Но Марфа девичьим сердцем чуяла, что Игнат прощается с ней навсегда. Она заглядывала стрельцу в глаза, ища в них опровержение своему чутью, но находила там лишь тоску и обреченность. Девушка отвернулась и медленно пошла по причалу, Игнат рассеянно смотрел ей вслед.
Дочь кузнеца Настя Богданова тоже спустилась к пристани. Она стояла с непокрытой головой, теребя платок, и смотрела, как Рожин крепит на струге короба с припасами. Алексей почувствовал ее взгляд, оглянулся. Русая коса девушки на солнце отливала медью, словно языки пламени по ней пробегали, а глаза блестели, искрились, как самоцветы, будто девушку изнутри сияние наполняло.
Рожин спрыгнул со струга на причал, подошел, неловко улыбнулся, помялся, удивляясь своему смущению.
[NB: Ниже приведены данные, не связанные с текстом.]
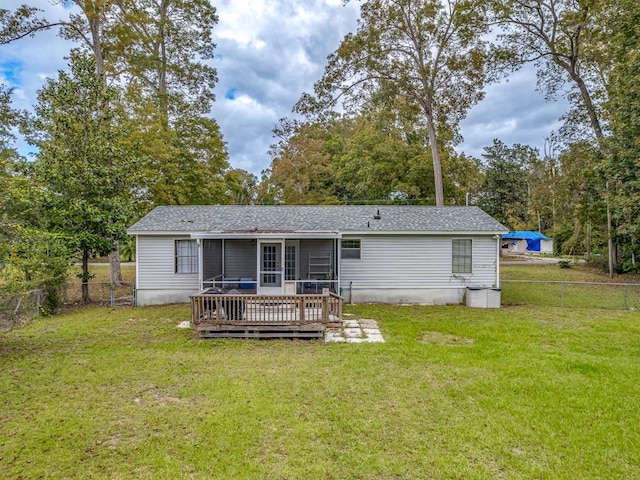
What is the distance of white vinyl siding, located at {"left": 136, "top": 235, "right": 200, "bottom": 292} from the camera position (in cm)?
1291

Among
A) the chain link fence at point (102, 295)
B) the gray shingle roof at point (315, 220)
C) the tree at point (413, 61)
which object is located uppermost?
the tree at point (413, 61)

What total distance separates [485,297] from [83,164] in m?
15.0

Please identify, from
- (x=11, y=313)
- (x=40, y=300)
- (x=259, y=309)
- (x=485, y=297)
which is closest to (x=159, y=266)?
(x=40, y=300)

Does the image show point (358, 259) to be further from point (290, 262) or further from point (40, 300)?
point (40, 300)

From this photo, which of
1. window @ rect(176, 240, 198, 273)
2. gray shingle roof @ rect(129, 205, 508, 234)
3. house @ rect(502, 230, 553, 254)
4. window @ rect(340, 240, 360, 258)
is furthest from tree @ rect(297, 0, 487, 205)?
house @ rect(502, 230, 553, 254)

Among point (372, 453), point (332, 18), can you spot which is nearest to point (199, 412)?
point (372, 453)

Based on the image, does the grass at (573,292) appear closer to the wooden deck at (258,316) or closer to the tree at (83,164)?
the wooden deck at (258,316)

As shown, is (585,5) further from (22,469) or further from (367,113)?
(22,469)

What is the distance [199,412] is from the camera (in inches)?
195

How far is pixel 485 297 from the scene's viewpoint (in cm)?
1245

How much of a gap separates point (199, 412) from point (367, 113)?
21078mm

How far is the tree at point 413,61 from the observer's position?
19438mm

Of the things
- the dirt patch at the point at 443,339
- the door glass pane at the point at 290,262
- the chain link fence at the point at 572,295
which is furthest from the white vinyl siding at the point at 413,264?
the dirt patch at the point at 443,339

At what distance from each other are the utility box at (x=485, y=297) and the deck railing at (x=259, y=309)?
605 cm
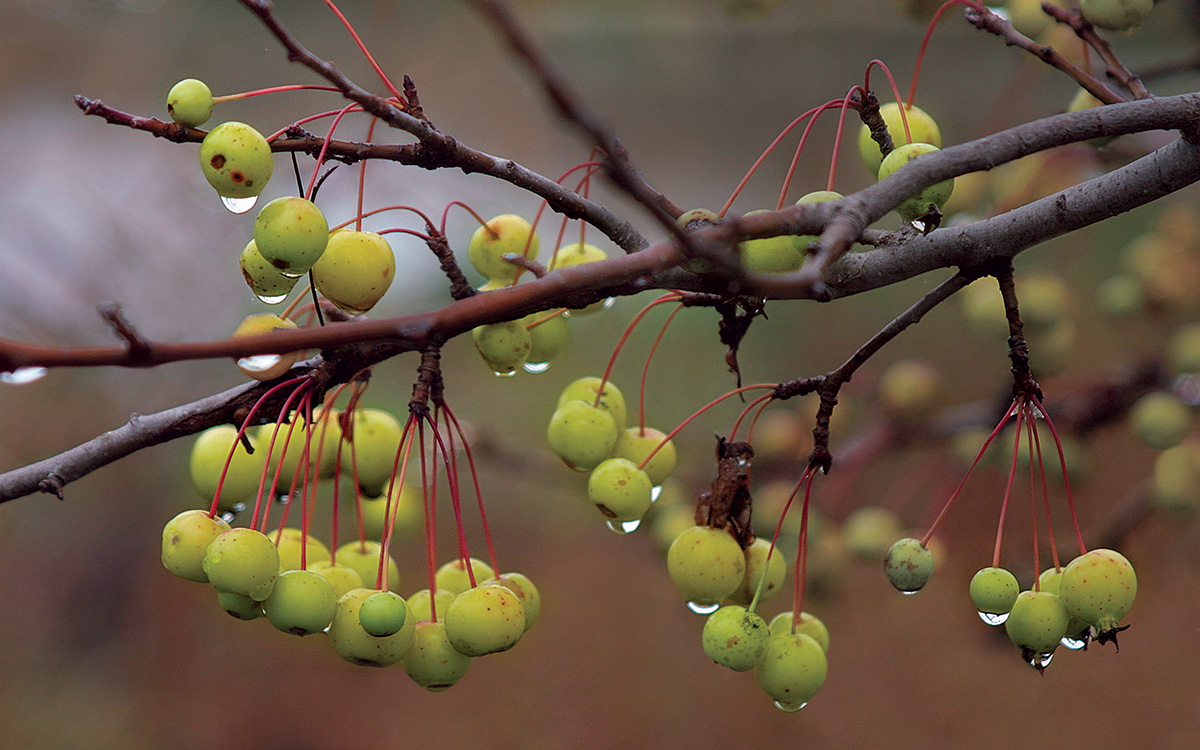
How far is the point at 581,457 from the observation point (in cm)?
60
Потом взял себя в руки, Настю привлек, обнял. Девушка тут же прижалась к нему, и Алексея вдруг охватило давно забытое чувство дома, чего-то до истомы в сердце родного. Он вспомнил, как еще мальчишкой забегал в горницу и мать хватала его на руки и прижимала к груди. Вспомнил сестер, для которых еще отроком стал отцом, как они штопали ему одежу и готовили снедь, чтоб брат на пустой живот за работу не принимался… Вспомнил и понял, что вот здесь и сейчас он, наконец, нашел себе новый дом.
– Настя, – сказал Рожин, глядя девушке в глаза. – Мы дело доделаем, и я вернусь. Насовсем.
Девушка смотрела на Рожина распахнутыми глазами, еще не смея поверить в свое счастье, потом по-детски шмыгнула носом, охнула и уткнулась лицом в грудь своего избранника. На террасе кузнец Трифон, глядя на дочь и Рожина, тихо улыбался в бороду.
Под благословение игумена Макария, струг тобольчан отчалил.
– Погостили, пора и честь знать, – сам себе сказал Мурзинцев. – И так почти на две недели задержались.
К вечеру прошли два с половиной десятка верст. Миновали остяцкий Нанга-вош – Лиственный городок. Селение ютилось в ложбине между двух покатых холмов, укутанных в мягкую парчу осиновых и березовых боров, словно ладанка меж женских грудей. Затем миновали пару крохотных промысловых поселков, юрт на десять каждый, но до Шоркан-воша, остяцкого городка душ на сорок, добраться не успели. Разбили лагерь, заночевали, утром двинули дальше. Ближе к Шоркан-вошу все чаще встречали на реке местных. Остяки тут, привычные к березовским дозорам, от русских не шарахались, с некоторыми Рожину даже парой слов удалось перекинуться, хотя ничего нового они ему и не поведали, а стоило упомянуть Агираша, местные сразу замолкали или давали понять, что о шамане ничего не знают.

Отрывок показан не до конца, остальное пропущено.